═════ Teks Dokumen

Suatu hari penulis pernah mendapatkan cerita seorang siswa yang terbiasa menggunakan anggota tubuhnya yang kiri dalam beraktifitas, lalu ia mendapatkan arahan dari gurunya untuk dapat merubah kebiasaannya dengan menggunakan anggota tubuhnya yang kanan. Memang, begitu banyak argumen keagamaan yang meletakan posisi kanan lebih baik daripada posisi kiri. Yang paling populer tentu saja istilah ashaab al-yamiin dan ashaab asy-syimaal dalam surat Al-Qur’an. Benar bahwa ayatnya memang tidak berbicara tentang kanan dan kiri dengan makna sebenarnya, namun dalam konteks akibat perbuatannya, ashaab al-yamiin selalu diasosiasikan akan mendapatkan kenikmatan surgawi dan sebaliknya, ashaab asy-syimaal akan mendapatkan berbagai siksaan di neraka.

══════════
═════ Baris Data

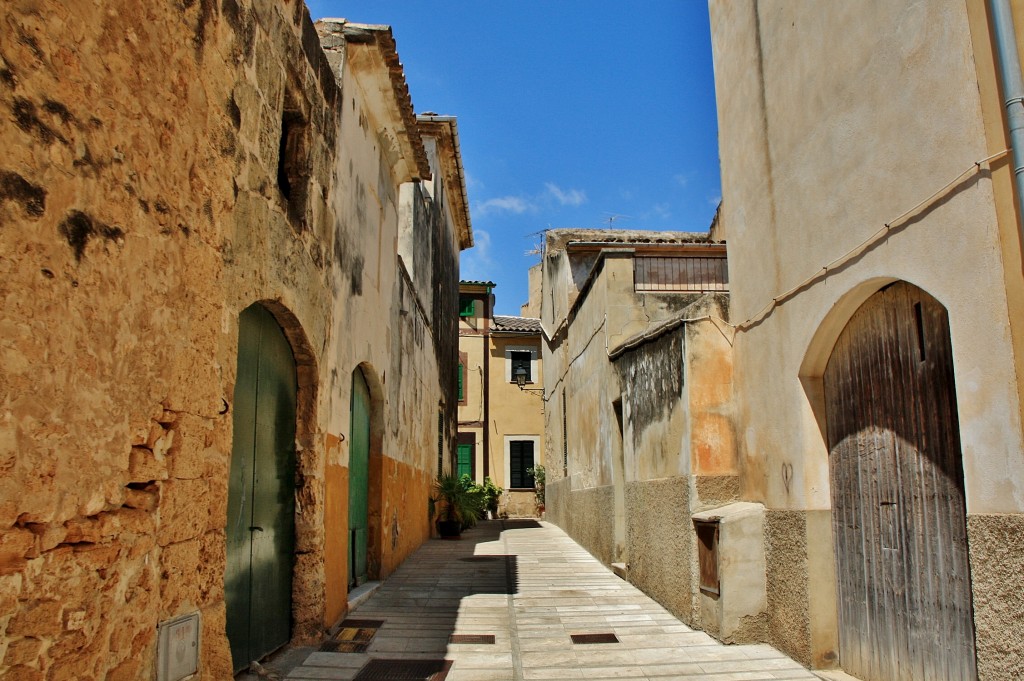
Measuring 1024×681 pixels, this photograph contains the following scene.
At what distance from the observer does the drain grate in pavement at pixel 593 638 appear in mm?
6492

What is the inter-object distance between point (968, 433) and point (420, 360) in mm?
11155

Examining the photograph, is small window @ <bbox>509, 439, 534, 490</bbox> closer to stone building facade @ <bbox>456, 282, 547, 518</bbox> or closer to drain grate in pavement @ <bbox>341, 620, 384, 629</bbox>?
stone building facade @ <bbox>456, 282, 547, 518</bbox>

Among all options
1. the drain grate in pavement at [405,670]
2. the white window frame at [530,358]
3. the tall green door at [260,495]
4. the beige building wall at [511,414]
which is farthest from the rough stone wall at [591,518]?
the white window frame at [530,358]

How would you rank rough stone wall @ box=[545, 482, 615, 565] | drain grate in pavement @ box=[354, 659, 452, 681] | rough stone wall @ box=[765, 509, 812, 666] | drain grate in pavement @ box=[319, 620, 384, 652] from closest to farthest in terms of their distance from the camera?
1. drain grate in pavement @ box=[354, 659, 452, 681]
2. rough stone wall @ box=[765, 509, 812, 666]
3. drain grate in pavement @ box=[319, 620, 384, 652]
4. rough stone wall @ box=[545, 482, 615, 565]

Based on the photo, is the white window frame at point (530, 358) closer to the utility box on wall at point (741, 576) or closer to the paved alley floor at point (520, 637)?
the paved alley floor at point (520, 637)

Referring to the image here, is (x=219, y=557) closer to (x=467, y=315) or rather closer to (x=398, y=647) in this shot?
(x=398, y=647)

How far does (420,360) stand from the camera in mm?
Result: 14234

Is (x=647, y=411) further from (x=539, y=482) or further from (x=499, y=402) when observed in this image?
(x=499, y=402)

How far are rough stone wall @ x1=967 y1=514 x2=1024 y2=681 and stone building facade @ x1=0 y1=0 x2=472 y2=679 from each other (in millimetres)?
3679

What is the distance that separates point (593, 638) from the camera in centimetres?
660

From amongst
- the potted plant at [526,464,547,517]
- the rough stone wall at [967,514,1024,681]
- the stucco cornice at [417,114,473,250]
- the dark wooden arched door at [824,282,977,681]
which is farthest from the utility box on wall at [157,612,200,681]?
the potted plant at [526,464,547,517]

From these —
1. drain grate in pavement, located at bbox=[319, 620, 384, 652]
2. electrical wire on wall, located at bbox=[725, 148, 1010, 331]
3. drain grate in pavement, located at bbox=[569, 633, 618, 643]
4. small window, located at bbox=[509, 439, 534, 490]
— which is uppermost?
electrical wire on wall, located at bbox=[725, 148, 1010, 331]

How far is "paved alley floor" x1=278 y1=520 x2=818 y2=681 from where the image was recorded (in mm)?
5496

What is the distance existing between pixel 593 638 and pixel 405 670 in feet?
5.90
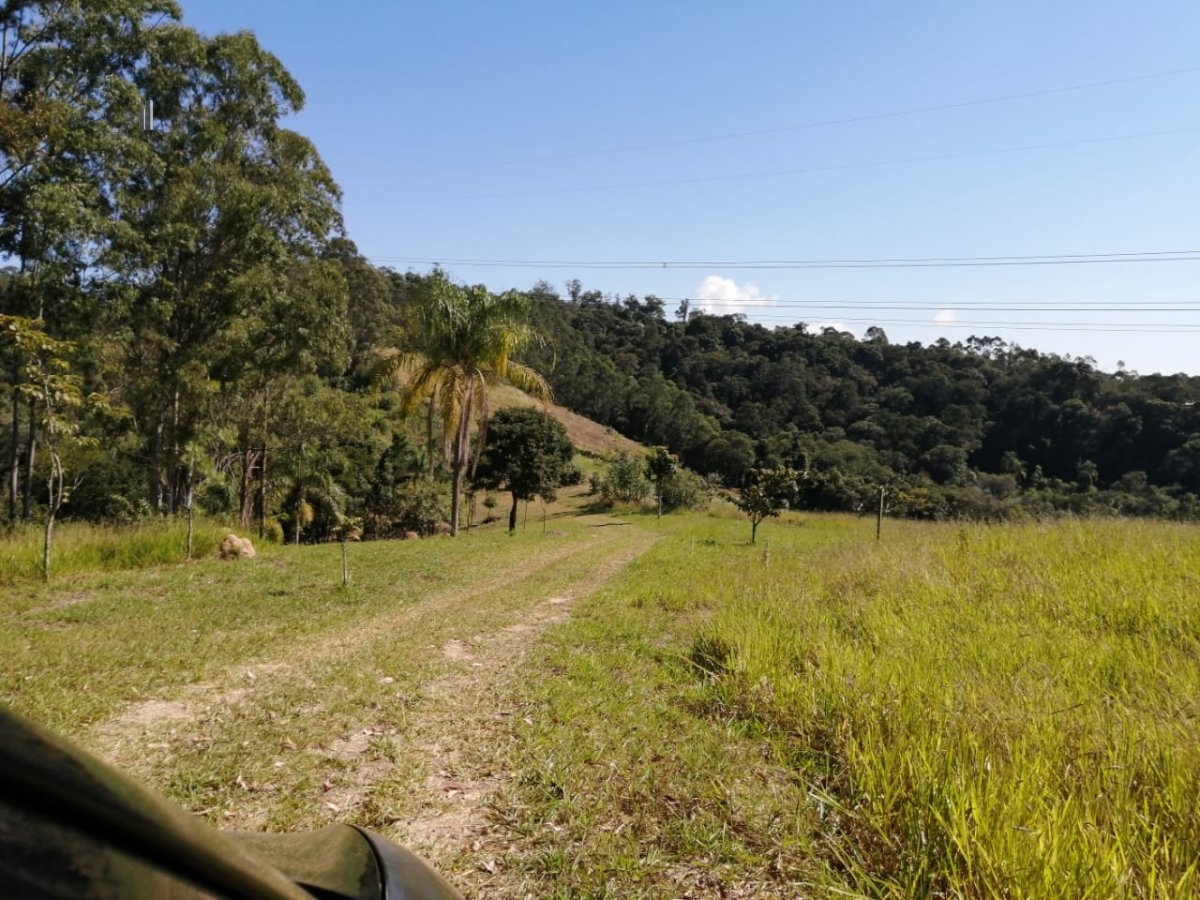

══════════

» Perintah Tugas: Tuliskan ulang persis bagian teks tentang posisi kanan dan kiri, mulai dari "Suatu hari penulis" sampai "siksaan di neraka.", termasuk kedua bagian itu.

» Jawaban:
Suatu hari penulis pernah mendapatkan cerita seorang siswa yang terbiasa menggunakan anggota tubuhnya yang kiri dalam beraktifitas, lalu ia mendapatkan arahan dari gurunya untuk dapat merubah kebiasaannya dengan menggunakan anggota tubuhnya yang kanan. Memang, begitu banyak argumen keagamaan yang meletakan posisi kanan lebih baik daripada posisi kiri. Yang paling populer tentu saja istilah ashaab al-yamiin dan ashaab asy-syimaal dalam surat Al-Qur’an. Benar bahwa ayatnya memang tidak berbicara tentang kanan dan kiri dengan makna sebenarnya, namun dalam konteks akibat perbuatannya, ashaab al-yamiin selalu diasosiasikan akan mendapatkan kenikmatan surgawi dan sebaliknya, ashaab asy-syimaal akan mendapatkan berbagai siksaan di neraka.